Following the lead of Rimble — an open source toolbox of beautifully designed, blockchain-compatible elements — design standards for decentralized apps will be raised in 2019. With better design and more seamless integration available, the next generation of dApps will be all about user experience or will be left behind. dApps will catch up to Coinbase — which has provided the first non-horrible user experience as yet in blockchain — and blockchain UX will mature fast in 2019.

4. Blockchain will ignite an efficiency explosion in global banking

Global finance operates much less efficiently than most people would imagine. There’s still an enormous paper trail, and the digital tools that do exist offer a poor, disjointed user experience. This year, banks and institutions will ramp up blockchain adoption in a big way, as they decrease settlement latency, enhance data management, unclog paper dependent workflows, optimize the KYC process, and eliminate human errors. Blockchain networks will take a massive leap towards reducing counter-party risk and fraud, allowing companies to proactively manage risk rather than just reactively responding to risk.
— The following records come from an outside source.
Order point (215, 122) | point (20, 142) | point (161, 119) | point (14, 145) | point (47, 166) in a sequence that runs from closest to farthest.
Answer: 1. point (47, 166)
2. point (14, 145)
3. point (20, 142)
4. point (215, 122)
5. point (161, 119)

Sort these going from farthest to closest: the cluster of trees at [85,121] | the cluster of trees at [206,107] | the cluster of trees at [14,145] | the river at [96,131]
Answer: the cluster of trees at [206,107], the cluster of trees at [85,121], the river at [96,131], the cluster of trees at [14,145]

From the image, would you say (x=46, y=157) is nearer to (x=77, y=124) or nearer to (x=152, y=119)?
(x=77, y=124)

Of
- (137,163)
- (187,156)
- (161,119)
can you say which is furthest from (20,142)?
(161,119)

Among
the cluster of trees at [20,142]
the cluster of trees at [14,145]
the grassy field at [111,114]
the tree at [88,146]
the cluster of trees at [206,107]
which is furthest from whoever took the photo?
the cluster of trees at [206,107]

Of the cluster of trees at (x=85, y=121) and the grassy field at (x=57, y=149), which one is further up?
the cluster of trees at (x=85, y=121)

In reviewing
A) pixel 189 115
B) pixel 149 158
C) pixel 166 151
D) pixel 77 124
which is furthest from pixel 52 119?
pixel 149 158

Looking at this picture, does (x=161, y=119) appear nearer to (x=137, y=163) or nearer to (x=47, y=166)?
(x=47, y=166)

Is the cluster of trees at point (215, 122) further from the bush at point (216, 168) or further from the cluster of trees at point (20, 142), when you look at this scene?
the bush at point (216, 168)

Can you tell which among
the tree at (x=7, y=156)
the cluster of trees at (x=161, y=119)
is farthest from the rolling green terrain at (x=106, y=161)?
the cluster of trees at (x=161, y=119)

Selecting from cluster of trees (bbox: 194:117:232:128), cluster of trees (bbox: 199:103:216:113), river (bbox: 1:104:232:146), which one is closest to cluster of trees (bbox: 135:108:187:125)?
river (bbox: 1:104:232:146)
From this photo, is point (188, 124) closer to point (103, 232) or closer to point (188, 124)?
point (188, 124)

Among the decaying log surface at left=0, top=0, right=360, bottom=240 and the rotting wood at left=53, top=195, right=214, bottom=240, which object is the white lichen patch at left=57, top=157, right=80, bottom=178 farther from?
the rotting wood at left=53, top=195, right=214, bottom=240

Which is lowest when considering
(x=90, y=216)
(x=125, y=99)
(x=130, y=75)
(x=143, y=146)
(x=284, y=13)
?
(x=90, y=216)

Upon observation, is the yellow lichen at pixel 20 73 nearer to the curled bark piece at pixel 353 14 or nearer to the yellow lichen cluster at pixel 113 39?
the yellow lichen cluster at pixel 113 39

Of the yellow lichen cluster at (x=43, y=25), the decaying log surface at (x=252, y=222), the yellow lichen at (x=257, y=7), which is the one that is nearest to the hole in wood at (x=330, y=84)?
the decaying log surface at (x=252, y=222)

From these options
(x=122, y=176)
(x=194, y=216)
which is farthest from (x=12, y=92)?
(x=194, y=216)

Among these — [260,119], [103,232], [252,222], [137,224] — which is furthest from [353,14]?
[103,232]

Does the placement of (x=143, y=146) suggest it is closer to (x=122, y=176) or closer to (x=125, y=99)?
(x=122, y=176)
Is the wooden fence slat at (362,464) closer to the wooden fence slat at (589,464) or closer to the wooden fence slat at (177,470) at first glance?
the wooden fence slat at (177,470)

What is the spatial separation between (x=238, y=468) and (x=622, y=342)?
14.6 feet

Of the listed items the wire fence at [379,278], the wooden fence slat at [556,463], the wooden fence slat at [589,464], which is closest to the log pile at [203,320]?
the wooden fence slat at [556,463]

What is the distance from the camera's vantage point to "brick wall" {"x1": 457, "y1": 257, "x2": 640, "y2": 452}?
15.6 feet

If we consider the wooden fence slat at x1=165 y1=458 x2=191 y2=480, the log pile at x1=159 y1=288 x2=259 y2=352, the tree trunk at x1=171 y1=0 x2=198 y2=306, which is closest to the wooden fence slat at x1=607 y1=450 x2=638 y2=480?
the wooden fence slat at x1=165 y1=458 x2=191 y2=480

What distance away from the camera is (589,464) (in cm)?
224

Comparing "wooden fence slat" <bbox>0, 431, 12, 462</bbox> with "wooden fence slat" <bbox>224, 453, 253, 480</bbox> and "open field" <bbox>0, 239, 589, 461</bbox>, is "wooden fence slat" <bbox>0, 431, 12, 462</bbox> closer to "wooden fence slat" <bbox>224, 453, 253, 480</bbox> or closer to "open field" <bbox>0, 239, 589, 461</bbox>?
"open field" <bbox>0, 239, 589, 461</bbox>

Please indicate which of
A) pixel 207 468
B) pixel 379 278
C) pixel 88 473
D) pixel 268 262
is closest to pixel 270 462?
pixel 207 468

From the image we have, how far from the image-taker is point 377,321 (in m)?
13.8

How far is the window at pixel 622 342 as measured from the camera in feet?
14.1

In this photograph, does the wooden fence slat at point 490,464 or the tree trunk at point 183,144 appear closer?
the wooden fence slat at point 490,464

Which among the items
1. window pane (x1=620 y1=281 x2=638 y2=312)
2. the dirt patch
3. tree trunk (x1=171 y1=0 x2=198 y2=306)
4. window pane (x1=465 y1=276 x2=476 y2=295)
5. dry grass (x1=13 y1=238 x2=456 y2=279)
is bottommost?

5. Users will reclaim personal identity

Thanks to technologies like uPortMetamask, and Opera, consumers will take greater control of their own digital identities — a core component of Web 3.0 infrastructure. Instead of logging into Google Chrome, Facebook, or LinkedIn, individuals will log into a custom, cryptographically authenticated browser they themselves own. The “Brendan Browser” will be open source software, audited by network participants and enabled by biometric confirmation such as facial recognition, an iris scan or a thumb print. Self-identification will be embedded into our decentralized browsers. A good analogy would be the use of a digital passport, to build reputations across Web3 and interact with marketplaces without sacrificing privacy, or security.